If you haven’t heard of the SamSam ransomware there could be several reasons why. First of, it doesn’t infect that many devices. The GandCrab campaign, for example, infected over 50000 targets within a short period of time while SamSam infects target at a rate of one per day. Second, it’s not very loud with targets being carefully curated and chosen. However, this second reason is also the primary one for why you should be aware: SamSam simply doesn’t act like other ransomware.


While most ransomware spread in large and uncoordinated campaigns, targeting victims in the thousands for generally small sums, SamSam does quite the opposite: Deliberate and careful attacks on chosen targets with ransoms in the thousands. Even if the attacks first appeared in 2015 the slim infection rate has led to equally slim details surfacing, until now.

Sophos unveiling SamSam

Cybersecurity firm Sophos recently released an in-depth report on the notorious SamSam attacks, dubbing them “a new breed of ransomware”. Within the report it is revealed that the attackers are earning nearly $300 000 per month with a total estimate of $5.9 million.

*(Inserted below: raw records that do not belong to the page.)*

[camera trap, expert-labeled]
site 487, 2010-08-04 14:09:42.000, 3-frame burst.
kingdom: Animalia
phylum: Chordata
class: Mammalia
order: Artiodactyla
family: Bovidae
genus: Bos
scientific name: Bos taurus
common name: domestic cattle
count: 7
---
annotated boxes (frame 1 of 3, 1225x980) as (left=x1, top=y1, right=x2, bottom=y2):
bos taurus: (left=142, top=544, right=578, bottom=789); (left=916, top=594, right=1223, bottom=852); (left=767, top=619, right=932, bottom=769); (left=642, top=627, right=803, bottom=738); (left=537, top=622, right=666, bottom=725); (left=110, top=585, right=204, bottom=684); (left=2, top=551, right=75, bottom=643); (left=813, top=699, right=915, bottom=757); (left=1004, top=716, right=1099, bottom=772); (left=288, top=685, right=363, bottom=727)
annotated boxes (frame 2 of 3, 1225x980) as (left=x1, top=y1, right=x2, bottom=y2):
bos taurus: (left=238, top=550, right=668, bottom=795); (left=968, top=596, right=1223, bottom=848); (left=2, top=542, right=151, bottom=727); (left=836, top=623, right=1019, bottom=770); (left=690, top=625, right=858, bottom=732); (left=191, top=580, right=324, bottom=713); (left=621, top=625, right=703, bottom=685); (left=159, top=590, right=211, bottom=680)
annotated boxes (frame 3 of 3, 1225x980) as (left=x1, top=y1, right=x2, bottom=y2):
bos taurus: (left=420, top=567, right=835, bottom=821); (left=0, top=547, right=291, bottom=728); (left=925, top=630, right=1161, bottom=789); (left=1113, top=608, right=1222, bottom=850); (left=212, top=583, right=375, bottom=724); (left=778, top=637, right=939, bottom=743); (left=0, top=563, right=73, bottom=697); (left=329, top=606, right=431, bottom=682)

One of the most infamous targets of the SamSam attacks was the city of Atlanta. Several municipial systems crashed completely and a $50 000 ransom was demanded. However, the downtime of important systems was a far greater cost.  Other targets include not only public sector organisations and businesses but private entities. The large scope of targets and methodical, deliberate infections appear to be the cause of their “success”.

APT tactics in ransomware

But what about the infections? While the ransomware used isn’t that sophisticated it is the preparations done that takes skill. The attackers find their way in through exploits or bruteforcing and proceed to map out the network. There they reside until the time is right. In one case it was found the attackers had been waiting 60 days before unleashing the ransomware.

In most cases even the local time of the target is taken into consideration: Only unleashing the ransomware at night. These kinds of approaches are generally seen in advanced persistent threats and not ransomware.

“This is controlled via a small group of people, it’s manually deployed on a victim’s network after they’ve hacked their way in, which is quite different to the majority of ransomware”, Peter Mackenzie, global malware escalations manager of Sophos stated.

What does the future hold & how to protect yourself

When it comes to the future of SamSam, it doesn’t seem to be getting brighter.

The skills have definitely improved. How they hide who they are, how they hide what their code is doing, making it harder to get hold of sample files is stuff they’ve been improving constantly .. We can only assume the way they’re deploying the ransomware is going to become more efficient and more hidden.”, Mackenzie stated.

Sophos recommendations for securing yourself can be found within either their report or a separate blog post. The main take away is to keep your systems updated, which wasn’t the case in the Atlanta attack.